- _Source text_:

=======

Gaurav Rateria: Last question on your comment on one of the drivers for margin medium-term improvement was gen AI related automation related savings. How confident you are to retain these savings as quite possibly these get renegotiated over a period of time, and the clients kind of extract that back from the vendors? So just trying to understand, is this going to be sustainably, an important driver for margin improvement in the medium term? Thank you.
Jayesh Sanghrajka: So Gaurav, I think there the things will evolve over a period of time. At this point in time, we are able to retain part of the automation AI, gen AI part of the work that we are doing. But yes, you know, how it will evolve over a period of time is yet to be seen.
Operator: Gaurav, do you have any follow-up questions?
Gaurav Rateria: Thank you. That’s all from me. Thank you.
Operator: Thank you. The next question is from the line of Bryan Bergin from TD Cowen. Please go ahead.
Bryan Bergin: Hi, good evening. Thank you. First one on the workforce. So understanding you have still some room for utilization to move higher, but do you expect that the June quarter headcount might stabilize, or may that still be declining sequentially?
Jayesh Sanghrajka: So Bryan, on the utilization, we are currently at 82% excluding trainees and 83.5% including trainees. So we still have a headroom there as I mentioned earlier. We think, we can go up to 84%, 85% utilization.
Bryan Bergin: Okay. So implying headcount may continue to decline sequentially if that’s the case in usual and normal course on attrition?
Jayesh Sanghrajka: Yes, and coming back to the other question on headcount, if you look at through the year, we started the year with 77% utilization, and the demand environment was different. So, we had a different expectation, through the year that demand environment has changed. So that has impacted the headcount – or the need of the headcount. The attrition has significantly come down. We are now trending at around 12.6%. Plus, we got some benefit from our value-based selling in terms of pricing. So all of that has also resulted in a lesser requirement in terms of headcount. And that’s why you see a net negative. Going forward, again, as I said, we still have some headroom on utilization. So we will tap into that. We will look into demand. And over the years, we have moved to an agile hiring model, where we hire large number, we can hire large number of freshers of the campus. So, we will tap into that as required as we go through the year.
Bryan Bergin: Okay. Okay. I appreciate that detail. And then just on backlog. So you continue to post really strong large deal signings, it’s clearly not yet converting to revenue at the same pace. But maybe we can dig in a little bit on backlog trends. Has there been any material backlog degradation or leakage? Is it just significant widening in average duration? Just anything you do to help us understand some of the moving parts that are designed to revenue growth?

=======

(Spatial reasoning records)
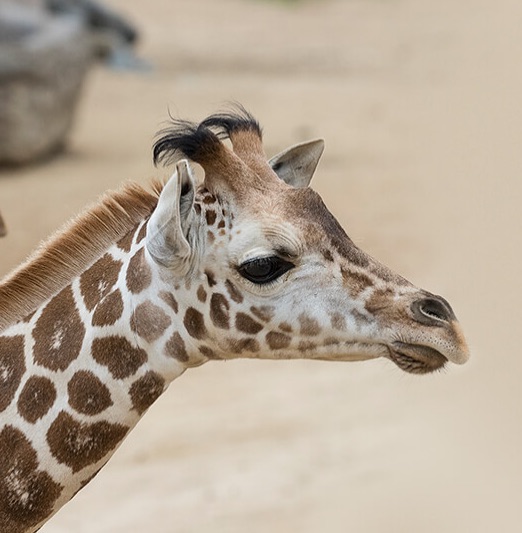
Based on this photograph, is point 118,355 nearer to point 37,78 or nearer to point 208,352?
point 208,352

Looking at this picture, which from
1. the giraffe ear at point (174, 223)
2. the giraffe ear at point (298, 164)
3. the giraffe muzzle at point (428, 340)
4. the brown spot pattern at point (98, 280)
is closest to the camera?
the giraffe ear at point (174, 223)

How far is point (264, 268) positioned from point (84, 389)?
898mm

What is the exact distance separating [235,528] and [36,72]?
11732 mm

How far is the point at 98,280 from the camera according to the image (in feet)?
16.0

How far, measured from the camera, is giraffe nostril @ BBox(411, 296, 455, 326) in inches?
183

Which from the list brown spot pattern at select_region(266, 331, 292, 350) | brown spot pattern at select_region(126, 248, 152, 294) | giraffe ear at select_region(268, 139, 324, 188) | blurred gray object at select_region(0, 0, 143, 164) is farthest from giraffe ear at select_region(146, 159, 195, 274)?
blurred gray object at select_region(0, 0, 143, 164)

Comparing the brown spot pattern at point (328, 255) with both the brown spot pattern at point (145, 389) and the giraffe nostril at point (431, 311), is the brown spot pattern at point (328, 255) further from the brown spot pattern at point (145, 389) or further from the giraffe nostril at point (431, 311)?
the brown spot pattern at point (145, 389)

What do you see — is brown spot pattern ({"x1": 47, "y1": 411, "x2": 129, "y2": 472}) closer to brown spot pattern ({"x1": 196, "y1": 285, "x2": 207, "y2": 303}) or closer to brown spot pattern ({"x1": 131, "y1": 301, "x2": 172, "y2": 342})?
brown spot pattern ({"x1": 131, "y1": 301, "x2": 172, "y2": 342})

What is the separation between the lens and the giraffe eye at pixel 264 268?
4.66m

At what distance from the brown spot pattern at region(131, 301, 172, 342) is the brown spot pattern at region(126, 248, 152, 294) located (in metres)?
0.07

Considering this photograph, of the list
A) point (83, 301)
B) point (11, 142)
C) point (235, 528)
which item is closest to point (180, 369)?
point (83, 301)

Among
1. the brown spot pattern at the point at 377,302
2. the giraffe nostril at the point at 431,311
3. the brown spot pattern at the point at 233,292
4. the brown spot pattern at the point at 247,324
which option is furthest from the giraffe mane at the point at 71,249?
the giraffe nostril at the point at 431,311

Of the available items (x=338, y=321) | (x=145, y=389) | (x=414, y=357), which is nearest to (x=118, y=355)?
(x=145, y=389)

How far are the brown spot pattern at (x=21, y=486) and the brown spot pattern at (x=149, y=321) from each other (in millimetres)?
653
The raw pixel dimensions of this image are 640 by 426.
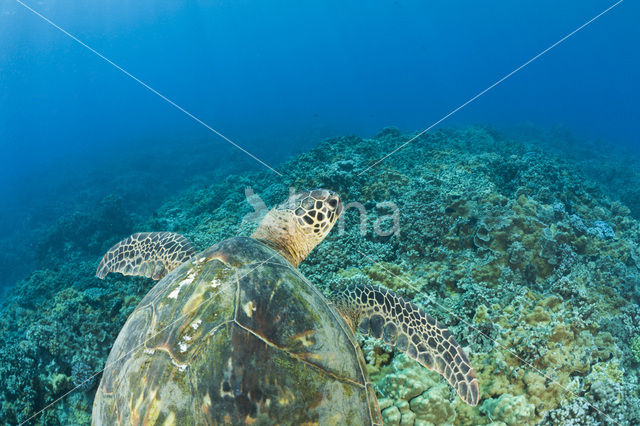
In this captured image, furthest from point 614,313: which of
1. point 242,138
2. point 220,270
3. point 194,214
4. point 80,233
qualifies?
point 242,138

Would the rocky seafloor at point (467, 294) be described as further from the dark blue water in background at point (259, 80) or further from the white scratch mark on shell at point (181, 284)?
the dark blue water in background at point (259, 80)

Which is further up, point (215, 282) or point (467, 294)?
point (215, 282)

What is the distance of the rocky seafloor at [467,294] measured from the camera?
7.29 ft

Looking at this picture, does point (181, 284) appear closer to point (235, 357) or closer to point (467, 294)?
point (235, 357)

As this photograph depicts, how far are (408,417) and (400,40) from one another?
4812 inches

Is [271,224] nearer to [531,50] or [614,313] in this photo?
[614,313]

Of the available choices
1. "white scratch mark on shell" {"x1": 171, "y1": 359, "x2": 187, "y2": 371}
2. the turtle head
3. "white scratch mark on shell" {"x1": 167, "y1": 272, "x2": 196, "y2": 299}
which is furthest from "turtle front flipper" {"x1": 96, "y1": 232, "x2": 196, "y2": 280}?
"white scratch mark on shell" {"x1": 171, "y1": 359, "x2": 187, "y2": 371}

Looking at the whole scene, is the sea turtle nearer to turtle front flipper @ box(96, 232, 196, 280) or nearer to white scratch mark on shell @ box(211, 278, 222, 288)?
white scratch mark on shell @ box(211, 278, 222, 288)

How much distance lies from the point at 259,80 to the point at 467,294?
79.7 m

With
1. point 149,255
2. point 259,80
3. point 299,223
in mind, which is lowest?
point 259,80

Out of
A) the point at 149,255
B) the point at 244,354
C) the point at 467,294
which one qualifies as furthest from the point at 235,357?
the point at 467,294

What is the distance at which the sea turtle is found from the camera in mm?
1354

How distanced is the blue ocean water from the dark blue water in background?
354 millimetres

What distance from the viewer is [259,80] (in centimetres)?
7300
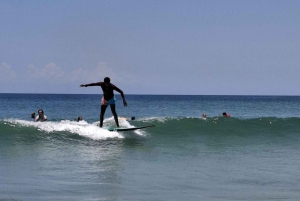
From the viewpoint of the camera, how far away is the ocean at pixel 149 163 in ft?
29.1

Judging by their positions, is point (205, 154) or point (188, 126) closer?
point (205, 154)

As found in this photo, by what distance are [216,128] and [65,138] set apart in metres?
8.17

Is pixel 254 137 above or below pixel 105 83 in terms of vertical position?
below

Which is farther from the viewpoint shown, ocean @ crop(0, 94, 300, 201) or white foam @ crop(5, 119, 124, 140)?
white foam @ crop(5, 119, 124, 140)

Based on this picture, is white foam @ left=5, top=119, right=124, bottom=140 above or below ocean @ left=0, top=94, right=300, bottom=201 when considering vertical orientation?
above

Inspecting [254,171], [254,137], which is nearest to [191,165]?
[254,171]

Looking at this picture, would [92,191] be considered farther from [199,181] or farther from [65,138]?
[65,138]

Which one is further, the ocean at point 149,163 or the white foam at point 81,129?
the white foam at point 81,129

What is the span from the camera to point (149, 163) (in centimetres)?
1252

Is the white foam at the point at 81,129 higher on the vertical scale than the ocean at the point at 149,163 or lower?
higher

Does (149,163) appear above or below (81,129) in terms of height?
below

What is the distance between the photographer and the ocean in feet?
29.1

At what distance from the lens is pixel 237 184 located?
9891 millimetres

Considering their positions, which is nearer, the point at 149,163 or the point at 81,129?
the point at 149,163
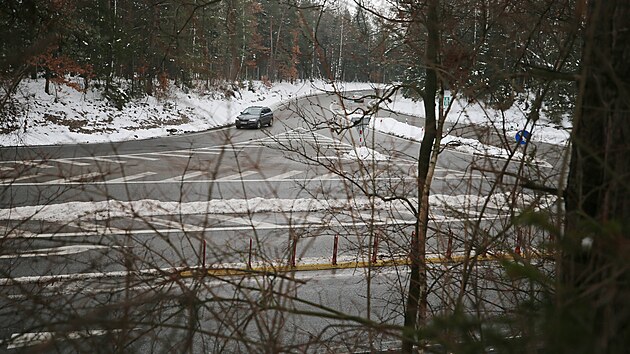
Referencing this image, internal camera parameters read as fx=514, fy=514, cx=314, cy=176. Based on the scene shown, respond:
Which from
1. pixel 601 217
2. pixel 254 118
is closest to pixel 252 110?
pixel 254 118

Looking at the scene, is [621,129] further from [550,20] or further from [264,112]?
[264,112]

=======

- _Short exercise_: From the earnings call transcript, copy word for word the passage that starts at "Jayesh Sanghrajka: So Gaurav, I" and stops after "Please go ahead.". The records play no part in what you need to do here.

- _Full solution_:
Jayesh Sanghrajka: So Gaurav, I think there the things will evolve over a period of time. At this point in time, we are able to retain part of the automation AI, gen AI part of the work that we are doing. But yes, you know, how it will evolve over a period of time is yet to be seen.
Operator: Gaurav, do you have any follow-up questions?
Gaurav Rateria: Thank you. That’s all from me. Thank you.
Operator: Thank you. The next question is from the line of Bryan Bergin from TD Cowen. Please go ahead.